Don Robert, a settembre l’ultima Messa a San Mauro: “Qui mi sentirò sempre a casa mia”

SIGNA – “Qui mi sentirò sempre a casa mia”: don Robert Swiderski “saluta” così la parrocchia di San Mauro dopo che l’arcivescovo di Firenze, cardinale Giuseppe Betori, nell’odierna assemblea del clero, ha annunciato il suo spostamento a Badia a Ripoli, a Firenze. Spostamento che ufficialmente avrà luogo tra fine settembre e inizio ottobre, mentre questi […]

SIGNA – “Qui mi sentirò sempre a casa mia”: don Robert Swiderski “saluta” così la parrocchia di San Mauro dopo che l’arcivescovo di Firenze, cardinale Giuseppe Betori, nell’odierna assemblea del clero, ha annunciato il suo spostamento a Badia a Ripoli, a Firenze. Spostamento che ufficialmente avrà luogo tra fine settembre e inizio ottobre, mentre questi mesi che lo separano dall’ultima Messa nella frazione del Comune di Signa, oltre a preparare gli scatoloni, serviranno sicuramente anche per tracciare un bilancio di otto anni significativi. A livello personale ma anche per la parrocchia che veniva, prima del suo arrivo, da cinque anni decisamente travagliati. Ma questa è un’altra storia.
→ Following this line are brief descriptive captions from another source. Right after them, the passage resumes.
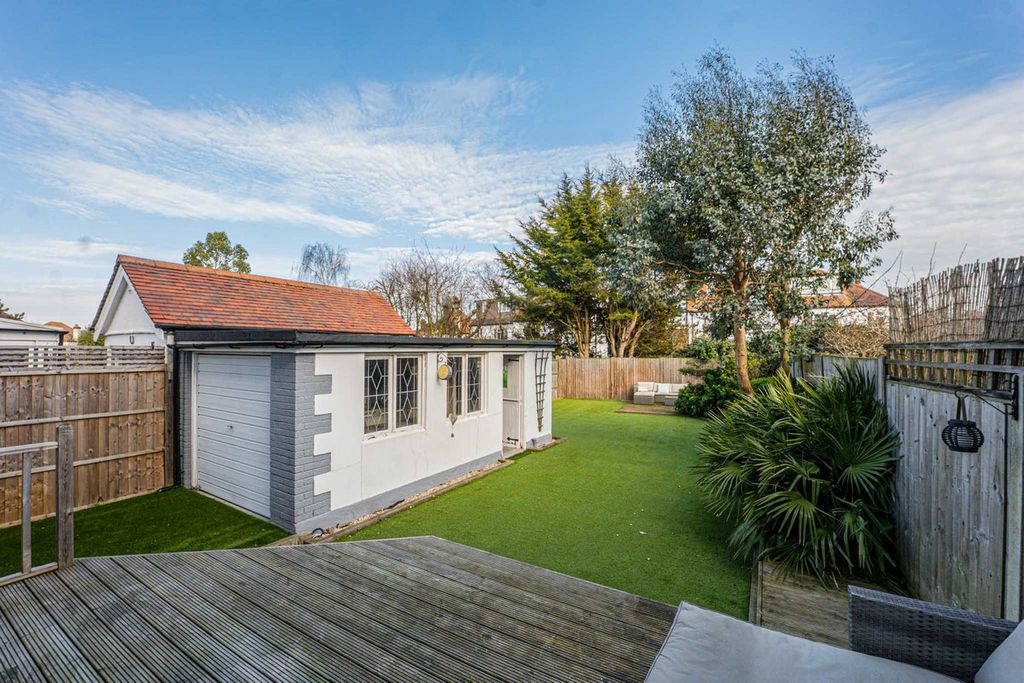 Property photo 3 of 33
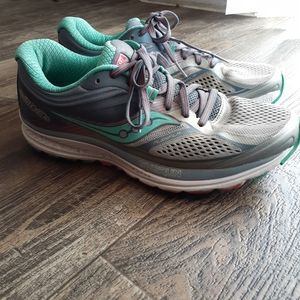 Saucony Guide 10 Running Shoe | Workout Grey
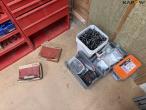 Large batch of screws 21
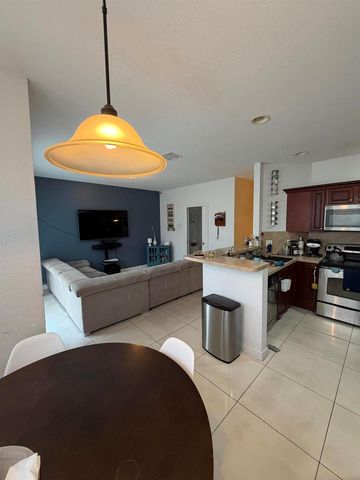 1047 NE 208th Street, Miami, FL 33179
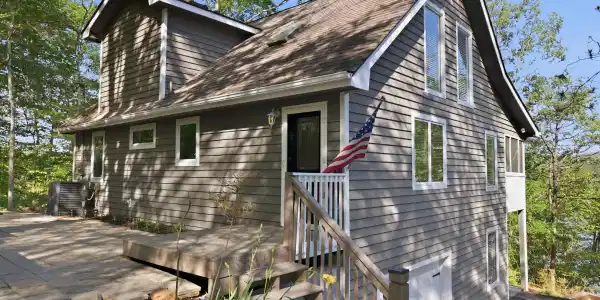 183 Ridgeview Circle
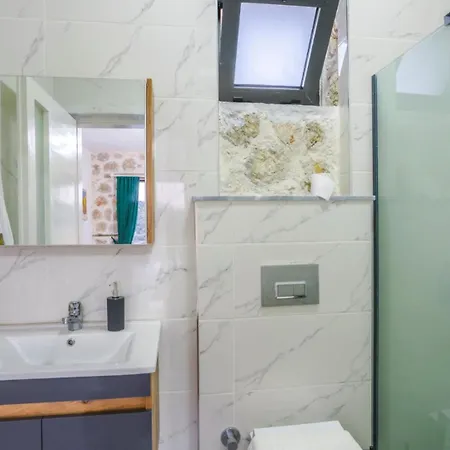 Hotel Karanfil 4*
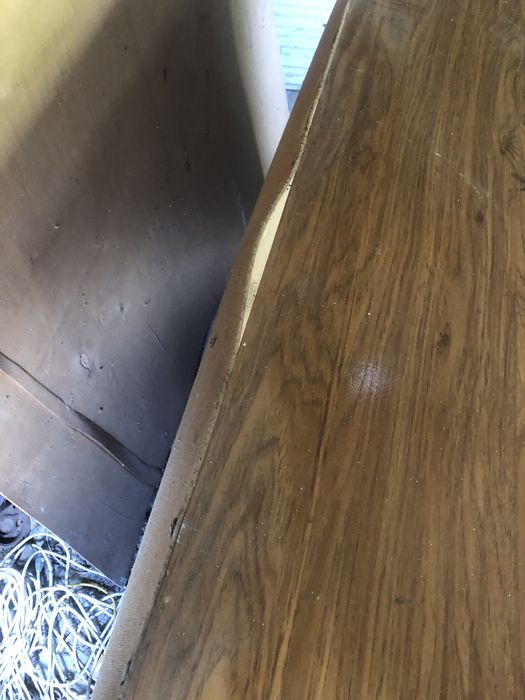 Шкаф с двумя дверями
Era l’ottobre del 2013 quando don Robert lasciò San Colombano per trasferirsi a San Mauro. E in questi otto anni la parrocchia, anzi la “canonica” ha cambiato volto. Sicuramente a livello umano, ma anche per quanto riguarda le opere realizzate: basti pensare al tetto della chiesa, al loggiato, alla Compagnia, al teatro, alla cappella dei Colli Alti, ai campi scuola, letteralmente rinati rispetto al passato, alla Misericordia, che in questi anni ha visto nascere la nuova sede, alla “casa famiglia”, che è cresciuta in modo esponenziale, affrontando fra l’altro in modo encomiabile l’emergenza sanitaria degli ultimi mesi: don Robert, insieme ai suoi collaboratori, ci ha messo anima e cuore, e in tanti casi anche le braccia, “anche perché – dice – quando un sacerdote lascia una parrocchia, questa deve essere sempre nelle migliori condizioni”.
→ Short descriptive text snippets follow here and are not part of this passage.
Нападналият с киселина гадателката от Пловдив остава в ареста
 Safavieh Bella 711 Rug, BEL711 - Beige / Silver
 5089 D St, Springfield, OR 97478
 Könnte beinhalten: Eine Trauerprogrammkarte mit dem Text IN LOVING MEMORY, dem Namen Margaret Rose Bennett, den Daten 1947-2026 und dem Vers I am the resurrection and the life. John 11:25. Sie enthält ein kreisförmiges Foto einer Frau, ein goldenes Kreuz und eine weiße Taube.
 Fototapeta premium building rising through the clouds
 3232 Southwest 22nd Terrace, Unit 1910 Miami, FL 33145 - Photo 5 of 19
Anche se adesso è difficile raccontare in poche parole gli ultimi otto anni di vita parrocchiale: sensazioni che lo stesso don Robert riesce a trasmettere: “Ho sempre vissuto come se dovessi restare in una parrocchia per sempre, anche in passato. Proprio perché una parrocchia voglio “viverla”, voglio sentirmi come a casa mia”. Ed è stato così anche a San Mauro, “dove ho trovato accoglienza ma al tempo stesso ho dovuto rispondere anche alle “esigenze” dei miei parrocchiani, con il risultato, tangibile, che tanto di questi otto anni mi è rimasto dentro. La fede non si trasmette soltanto con le omelie e questo essere sacerdote con la gente e fra la gente mi ha sicuramente aiutato. Tuttavia, quando sono stato “ordinato”, ho promesso obbedienza al vescovo e ai suoi successori e così ho fatto anche questa volta”. Ma il dispiacere di lasciare San Mauro c’è e non lo nasconde.
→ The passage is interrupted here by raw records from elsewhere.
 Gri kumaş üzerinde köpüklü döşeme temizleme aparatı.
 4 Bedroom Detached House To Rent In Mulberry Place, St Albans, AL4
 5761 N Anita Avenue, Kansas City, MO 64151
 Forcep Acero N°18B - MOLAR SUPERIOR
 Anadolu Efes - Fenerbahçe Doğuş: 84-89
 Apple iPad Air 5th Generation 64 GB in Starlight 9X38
“Questo è un paese con tante tradizioni, penso per esempio al Carnevale, che ha oltre cinquant’anni di storia e al quale ho sempre partecipato attivamente”, anche questo un segno tangibile di come don Robert si sia integrato con la vita della parrocchia. Senza dimenticare ovviamente la missione pastorale, quella per cui è stato “chiamato”: “Prima di andare via vorrei celebrare le prime comunioni già fissate per il mese di settembre”. Negli ultimi tre anni, poi, don Robert è stato anche il vicario delle Signe, una decisione presa da tutti i sacerdoti del Vicariato e che indubbiamente gli hanno fatto piacere. Tutte tessere di un puzzle chiamato vita, la vita di una sacerdote che ha promesso obbedienza alla Chiesa e che per questo ha accettato la decisione del vescovo. Certo è che, oltre al suo dispiacere, c’è anche quello dei parrocchiani, che in questi anni lo hanno apprezzato sempre di più. E che da ottobre non vedranno più la tessera più importante del puzzle.